→ **Source text**:
*****

The chair was in my grandparent’s apartment in New Jersey. There was an area that was kept locked and separate. Behind the locks were the living room and my mother’s old bedroom. As I got older, Grandma would unlock the door and let me be there on my own to dream in the chair.

When they moved to the Catskills for the entire year, the chair went with them. It was always a part of their home. It was a great place for me to read a book on a rainy Catskills day.

Grandma did know how I longed for the Golden chair. She always told me that it would be my chair one day: that I would own their bedroom set and the chair. So I should not worry. She knew that I loved the golden chair. But I did not want to wait! I wanted the chair then, when I was a girl.

My grandmother died when I was 26 years old. My grandfather passed away when I was 34 years old. About a year after my Grandpa died, my parents had the bedroom set and the Golden chair shipped to my home in Kansas.

It was bittersweet. I was glad the Golden chair was finally mine. But I missed my grandparents.

The chair

I knew exactly what I wanted to do with the chair. I had it re-upholstered in a sparkling geometric print fabric. And I placed it in the room of my then three-year-old daughter. It had the place of honor in a corner with a lamp behind it. I told her that it would be her reading and imagining chair. And it was. She sat there often with a cat either on her lap or under the chair. She read many a books in that chair.

*****

→ **Provided material**:
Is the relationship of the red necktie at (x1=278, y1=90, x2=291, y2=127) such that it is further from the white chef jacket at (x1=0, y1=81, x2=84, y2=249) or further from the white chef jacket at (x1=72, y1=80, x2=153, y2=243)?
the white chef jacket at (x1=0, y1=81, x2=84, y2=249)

*****

→ **Tasks to complete**:
**A)** From the text about the golden chair, reproduce the passage word for word, starting with "The chair was" and going on through "rainy Catskills day.".
**B)** Answer these questions using the text about the golden chair:
(i) In which state was the grandparents' apartment?
(ii) To which state were the bedroom set and the chair shipped?
(iii) How old was the writer when the grandfather passed away?

→ **Complete answers**:
**A)**
The chair was in my grandparent’s apartment in New Jersey. There was an area that was kept locked and separate. Behind the locks were the living room and my mother’s old bedroom. As I got older, Grandma would unlock the door and let me be there on my own to dream in the chair.

When they moved to the Catskills for the entire year, the chair went with them. It was always a part of their home. It was a great place for me to read a book on a rainy Catskills day.

**B)**
(i) New Jersey
(ii) Kansas
(iii) 34 years old